> _Problem requirements_
Return, character for character, the lines from the one bearing "How far is the open" through the end of the material. Omit everything before that line.

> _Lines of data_
=====
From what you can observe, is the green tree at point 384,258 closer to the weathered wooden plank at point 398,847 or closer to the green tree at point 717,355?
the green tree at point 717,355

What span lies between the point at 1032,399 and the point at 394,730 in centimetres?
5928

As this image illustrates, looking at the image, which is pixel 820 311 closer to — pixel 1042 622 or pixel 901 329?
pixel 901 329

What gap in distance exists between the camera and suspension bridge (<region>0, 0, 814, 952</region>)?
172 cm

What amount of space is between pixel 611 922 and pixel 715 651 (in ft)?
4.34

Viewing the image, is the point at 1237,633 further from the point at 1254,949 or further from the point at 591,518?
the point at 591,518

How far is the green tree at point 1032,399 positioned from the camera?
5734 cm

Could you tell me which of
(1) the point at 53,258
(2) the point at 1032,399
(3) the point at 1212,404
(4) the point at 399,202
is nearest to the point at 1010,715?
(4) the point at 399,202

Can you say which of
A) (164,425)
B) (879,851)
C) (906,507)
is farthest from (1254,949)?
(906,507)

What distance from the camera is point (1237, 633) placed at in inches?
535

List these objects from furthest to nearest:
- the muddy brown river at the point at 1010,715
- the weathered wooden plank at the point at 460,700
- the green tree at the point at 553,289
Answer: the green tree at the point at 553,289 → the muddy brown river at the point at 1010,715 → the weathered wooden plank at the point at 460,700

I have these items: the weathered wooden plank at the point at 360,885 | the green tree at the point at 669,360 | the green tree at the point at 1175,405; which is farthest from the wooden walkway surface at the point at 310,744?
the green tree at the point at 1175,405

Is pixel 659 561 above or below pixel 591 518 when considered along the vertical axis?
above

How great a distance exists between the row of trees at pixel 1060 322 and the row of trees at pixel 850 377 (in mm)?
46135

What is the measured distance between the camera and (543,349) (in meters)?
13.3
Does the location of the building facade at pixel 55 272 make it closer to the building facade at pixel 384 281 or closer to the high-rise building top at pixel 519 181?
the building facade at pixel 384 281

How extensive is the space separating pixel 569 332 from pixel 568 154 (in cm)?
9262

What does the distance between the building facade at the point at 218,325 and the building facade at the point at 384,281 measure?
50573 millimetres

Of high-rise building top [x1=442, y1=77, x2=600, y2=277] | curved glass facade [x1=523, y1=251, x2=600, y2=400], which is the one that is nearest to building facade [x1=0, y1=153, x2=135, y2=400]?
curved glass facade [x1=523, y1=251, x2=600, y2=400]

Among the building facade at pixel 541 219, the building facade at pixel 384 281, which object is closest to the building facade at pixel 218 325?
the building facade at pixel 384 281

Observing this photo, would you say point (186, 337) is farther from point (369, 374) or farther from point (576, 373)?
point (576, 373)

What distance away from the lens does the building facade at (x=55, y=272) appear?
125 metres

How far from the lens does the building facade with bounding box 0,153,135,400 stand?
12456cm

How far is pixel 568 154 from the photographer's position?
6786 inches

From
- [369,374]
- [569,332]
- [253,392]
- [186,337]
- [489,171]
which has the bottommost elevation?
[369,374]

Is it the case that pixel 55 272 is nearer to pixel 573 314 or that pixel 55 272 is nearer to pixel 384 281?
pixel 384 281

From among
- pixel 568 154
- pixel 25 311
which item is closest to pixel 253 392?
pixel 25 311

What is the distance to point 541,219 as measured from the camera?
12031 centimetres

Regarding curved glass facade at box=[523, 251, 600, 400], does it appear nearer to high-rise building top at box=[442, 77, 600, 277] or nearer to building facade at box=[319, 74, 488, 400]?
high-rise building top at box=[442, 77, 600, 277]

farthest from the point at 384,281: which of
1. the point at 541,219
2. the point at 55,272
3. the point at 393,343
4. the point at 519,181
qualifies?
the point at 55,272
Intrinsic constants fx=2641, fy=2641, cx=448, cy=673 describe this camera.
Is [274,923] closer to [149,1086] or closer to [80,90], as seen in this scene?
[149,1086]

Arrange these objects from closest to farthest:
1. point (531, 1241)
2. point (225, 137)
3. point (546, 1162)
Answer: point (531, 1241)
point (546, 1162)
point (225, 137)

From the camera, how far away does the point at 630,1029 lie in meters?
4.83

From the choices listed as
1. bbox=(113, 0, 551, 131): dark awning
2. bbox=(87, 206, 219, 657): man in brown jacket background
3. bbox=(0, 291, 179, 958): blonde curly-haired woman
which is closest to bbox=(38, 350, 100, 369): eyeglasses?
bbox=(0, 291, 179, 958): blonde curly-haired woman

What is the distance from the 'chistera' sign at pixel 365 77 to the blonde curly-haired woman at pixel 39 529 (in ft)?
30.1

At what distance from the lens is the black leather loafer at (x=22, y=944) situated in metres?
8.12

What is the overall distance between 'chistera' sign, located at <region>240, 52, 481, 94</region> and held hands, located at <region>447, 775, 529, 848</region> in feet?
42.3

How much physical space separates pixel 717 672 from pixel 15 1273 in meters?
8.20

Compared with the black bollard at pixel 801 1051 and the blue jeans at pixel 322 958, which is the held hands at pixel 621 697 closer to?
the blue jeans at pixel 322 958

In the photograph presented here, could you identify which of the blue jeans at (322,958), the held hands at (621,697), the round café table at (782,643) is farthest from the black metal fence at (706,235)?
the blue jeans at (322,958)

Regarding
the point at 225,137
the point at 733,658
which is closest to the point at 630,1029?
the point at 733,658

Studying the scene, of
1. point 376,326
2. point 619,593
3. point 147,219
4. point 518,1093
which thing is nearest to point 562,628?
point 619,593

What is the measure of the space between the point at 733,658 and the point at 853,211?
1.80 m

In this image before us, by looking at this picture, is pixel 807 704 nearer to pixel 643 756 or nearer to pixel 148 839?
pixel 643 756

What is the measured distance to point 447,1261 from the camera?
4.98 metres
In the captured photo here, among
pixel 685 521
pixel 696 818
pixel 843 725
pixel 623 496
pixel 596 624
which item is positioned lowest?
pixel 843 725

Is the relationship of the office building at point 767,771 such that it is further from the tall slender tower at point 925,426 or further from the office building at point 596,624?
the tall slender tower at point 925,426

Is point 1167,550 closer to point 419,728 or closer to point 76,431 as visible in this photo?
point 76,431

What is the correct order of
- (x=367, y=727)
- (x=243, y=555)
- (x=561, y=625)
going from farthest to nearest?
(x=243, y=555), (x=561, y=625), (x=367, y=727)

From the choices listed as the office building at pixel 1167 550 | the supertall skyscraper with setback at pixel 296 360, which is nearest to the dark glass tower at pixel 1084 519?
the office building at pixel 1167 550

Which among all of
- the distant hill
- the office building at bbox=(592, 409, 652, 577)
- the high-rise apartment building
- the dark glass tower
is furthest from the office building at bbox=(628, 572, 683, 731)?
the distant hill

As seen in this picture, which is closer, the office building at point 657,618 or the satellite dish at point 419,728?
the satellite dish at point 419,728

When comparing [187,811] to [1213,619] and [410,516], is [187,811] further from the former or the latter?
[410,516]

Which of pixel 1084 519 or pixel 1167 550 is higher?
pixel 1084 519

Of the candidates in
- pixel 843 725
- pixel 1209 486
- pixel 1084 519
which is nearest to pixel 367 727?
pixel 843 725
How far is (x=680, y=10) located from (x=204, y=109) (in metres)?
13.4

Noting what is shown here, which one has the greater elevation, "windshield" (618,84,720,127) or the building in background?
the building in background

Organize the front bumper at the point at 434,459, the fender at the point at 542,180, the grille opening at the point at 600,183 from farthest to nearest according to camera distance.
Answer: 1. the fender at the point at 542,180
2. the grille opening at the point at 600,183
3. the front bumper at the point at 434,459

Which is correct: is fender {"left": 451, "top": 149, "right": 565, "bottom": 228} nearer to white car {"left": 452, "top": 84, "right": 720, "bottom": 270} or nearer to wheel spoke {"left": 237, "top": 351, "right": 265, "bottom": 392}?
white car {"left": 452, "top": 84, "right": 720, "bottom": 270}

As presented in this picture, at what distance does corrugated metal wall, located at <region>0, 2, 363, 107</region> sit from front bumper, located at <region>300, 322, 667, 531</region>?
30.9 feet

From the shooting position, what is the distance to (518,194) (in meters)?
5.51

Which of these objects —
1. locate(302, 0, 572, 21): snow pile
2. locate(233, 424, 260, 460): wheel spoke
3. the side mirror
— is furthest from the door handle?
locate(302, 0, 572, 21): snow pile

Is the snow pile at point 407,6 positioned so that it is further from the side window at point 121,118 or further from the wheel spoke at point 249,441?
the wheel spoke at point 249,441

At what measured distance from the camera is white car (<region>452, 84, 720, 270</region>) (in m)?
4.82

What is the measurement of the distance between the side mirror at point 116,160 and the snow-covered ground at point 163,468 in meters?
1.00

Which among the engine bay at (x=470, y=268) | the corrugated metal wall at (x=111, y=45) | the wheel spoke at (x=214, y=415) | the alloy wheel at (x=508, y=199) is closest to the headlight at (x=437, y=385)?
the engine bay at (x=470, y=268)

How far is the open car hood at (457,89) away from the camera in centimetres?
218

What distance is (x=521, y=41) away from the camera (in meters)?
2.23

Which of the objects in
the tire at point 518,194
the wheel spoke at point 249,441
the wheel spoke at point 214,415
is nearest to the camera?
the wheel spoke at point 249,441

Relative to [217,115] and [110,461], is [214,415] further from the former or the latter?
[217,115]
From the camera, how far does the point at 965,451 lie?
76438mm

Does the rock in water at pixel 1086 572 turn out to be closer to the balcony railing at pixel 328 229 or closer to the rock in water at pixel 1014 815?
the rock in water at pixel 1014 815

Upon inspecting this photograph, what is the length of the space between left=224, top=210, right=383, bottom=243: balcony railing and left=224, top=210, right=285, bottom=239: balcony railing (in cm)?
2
=====
> _Written answer_
How far is the open car hood at (457,89) away from the camera in centimetres?
218

What distance is (x=521, y=41) away from the camera (in meters)?
2.23

Which of the objects in
the tire at point 518,194
the wheel spoke at point 249,441
the wheel spoke at point 214,415
is nearest to the camera?
the wheel spoke at point 249,441

Relative to [217,115] and [110,461], is [214,415] further from the former or the latter?
[217,115]
From the camera, how far does the point at 965,451 lie?
76438mm

Does the rock in water at pixel 1086 572 turn out to be closer to the balcony railing at pixel 328 229 or closer to the rock in water at pixel 1014 815?
the rock in water at pixel 1014 815

Upon inspecting this photograph, what is the length of the space between left=224, top=210, right=383, bottom=243: balcony railing and left=224, top=210, right=285, bottom=239: balcony railing (in cm)?
2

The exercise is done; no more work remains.